How to prevent receiving spam
How spammers grab addresses
Basically, spammers will start sending you junk email as soon as:
you list your email address on a public web page (your web site, forums, etc);
you subscribe to various newsletters and you confirm to their agreement without reading it (for example, you confirm to receive promotional emails);
you received an email from someone who you don't know and you open the message. If the email message is using the HTML format, once you view the email, the spammer will know for sure that your email account is real and so he will keep sending you junk emails;
your browser security level is set to accept various cookies and controls, or simply you manually agreed to deploy/install such files.
you clicked on a link or attachment from an incoming email message, although you didn't know who the sender was.
you don't permanently use an anti-virus program.
13 rules on how to avoid getting your mail account on spam lists
Theoretically it's simple: just don't do the above actions and you will stay away from spam. Practically, it isn't so easy. You need to communicate with people, after all this is why you got an email address. So you want to use it, not to hide it.
Here are our rules and advices on how to avoid receiving spam
Get yourself at least two email accounts. Use one for public communications (forums, communities, business cards) and keep the other one only for trusted contacts. Use only the public one for registering for Internet services/accounts. Indeed, you will still get spam, but this way at least you have a clean account.
If you have to list your email account on public pages, try to cheat spam spiders. Instead of writing your address as "john@domain.com", write it as "john_at_domain_dot_com". People will understand how to read it, but robots will not. As an alternative, you can make a transparent image with your email address and instead of writing it on a web page, just link the image to it.
Read Terms & Conditions pages. Whenever you have to subscribe to a newsletter or to create a web account on a site, make sure their Terms & Conditions page doesn't give them the right to send you unsolicited emails. Do not select to receive promotional offers by email.
If your email client can do it, then make it to receive and display incoming emails as plain text, not as HTML.
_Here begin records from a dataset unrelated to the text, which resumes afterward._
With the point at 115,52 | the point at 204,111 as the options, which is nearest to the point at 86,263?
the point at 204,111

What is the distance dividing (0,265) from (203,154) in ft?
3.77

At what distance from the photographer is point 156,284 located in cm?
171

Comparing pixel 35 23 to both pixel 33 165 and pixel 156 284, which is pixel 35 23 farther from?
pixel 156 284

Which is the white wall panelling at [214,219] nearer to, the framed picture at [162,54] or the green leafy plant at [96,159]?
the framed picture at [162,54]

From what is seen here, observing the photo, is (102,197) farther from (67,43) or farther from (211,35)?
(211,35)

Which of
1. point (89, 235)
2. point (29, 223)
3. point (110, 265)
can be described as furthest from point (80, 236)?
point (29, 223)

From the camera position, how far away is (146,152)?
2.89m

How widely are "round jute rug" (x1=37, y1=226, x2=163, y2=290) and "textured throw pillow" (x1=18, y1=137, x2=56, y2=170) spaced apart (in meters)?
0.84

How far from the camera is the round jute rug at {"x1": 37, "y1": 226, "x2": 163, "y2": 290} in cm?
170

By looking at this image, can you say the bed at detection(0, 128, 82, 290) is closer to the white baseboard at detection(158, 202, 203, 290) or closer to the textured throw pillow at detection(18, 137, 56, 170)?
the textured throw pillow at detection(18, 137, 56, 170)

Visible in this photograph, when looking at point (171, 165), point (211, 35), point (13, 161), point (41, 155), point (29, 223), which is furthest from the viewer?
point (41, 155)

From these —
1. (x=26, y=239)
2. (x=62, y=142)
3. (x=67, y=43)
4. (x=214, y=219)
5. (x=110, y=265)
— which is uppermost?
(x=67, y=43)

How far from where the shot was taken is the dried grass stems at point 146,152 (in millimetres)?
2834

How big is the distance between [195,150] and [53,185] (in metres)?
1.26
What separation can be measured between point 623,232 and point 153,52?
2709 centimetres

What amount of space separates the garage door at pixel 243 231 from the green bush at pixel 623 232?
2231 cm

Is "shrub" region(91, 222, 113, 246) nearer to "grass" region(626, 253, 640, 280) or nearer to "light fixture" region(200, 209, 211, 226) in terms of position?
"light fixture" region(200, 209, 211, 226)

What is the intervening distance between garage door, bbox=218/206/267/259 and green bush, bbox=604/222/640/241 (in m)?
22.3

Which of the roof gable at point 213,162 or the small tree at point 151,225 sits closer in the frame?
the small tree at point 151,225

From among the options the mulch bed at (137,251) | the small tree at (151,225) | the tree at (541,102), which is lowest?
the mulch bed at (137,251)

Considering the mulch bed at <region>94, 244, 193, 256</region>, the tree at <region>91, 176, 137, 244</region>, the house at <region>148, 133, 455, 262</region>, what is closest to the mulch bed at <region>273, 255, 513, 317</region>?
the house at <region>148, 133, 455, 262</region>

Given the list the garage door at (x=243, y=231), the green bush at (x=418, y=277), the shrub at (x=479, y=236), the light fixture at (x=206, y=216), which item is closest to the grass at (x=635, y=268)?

When receiving a spam mail, do not attempt to unsubscribe. If you didn't subscribed, then why unsubscribing? Most of spammers are using it to validate your email address, for further spamming purposes. It's simple: if you unsubscribe, it means your email address exists and someone (you) is reading the emails.
Do not use auto-responders: an auto-responder is a clear signal for the spammer that the junk mail arrived at a real email address, which gives him a "good" reason to keep sending spam.
If you email client is able to do it, then use auto-preview functions and erase junk email before you download it on your computer.
Do not click/open links, images or attachments coming from not trusted sources.
Do not confirm or trust applets, plug-ins or ActiveX components not signed or signed with invalid certificates.
Set your browser security so it doesn't accept 3rd party cookies (at least the Medium level on Internet Explorer).
Use live updates: update your operating system, Internet browser and email client software as often as possible. Spammers, as viruses, often take advantage of your security holes.
Use an anti-virus program and check for updates daily. Spammers and worm viruses go hand in hand.
Report spam: no, it will not stop spam, but you will help the experts on making better software. Reporting spam will make you feel better.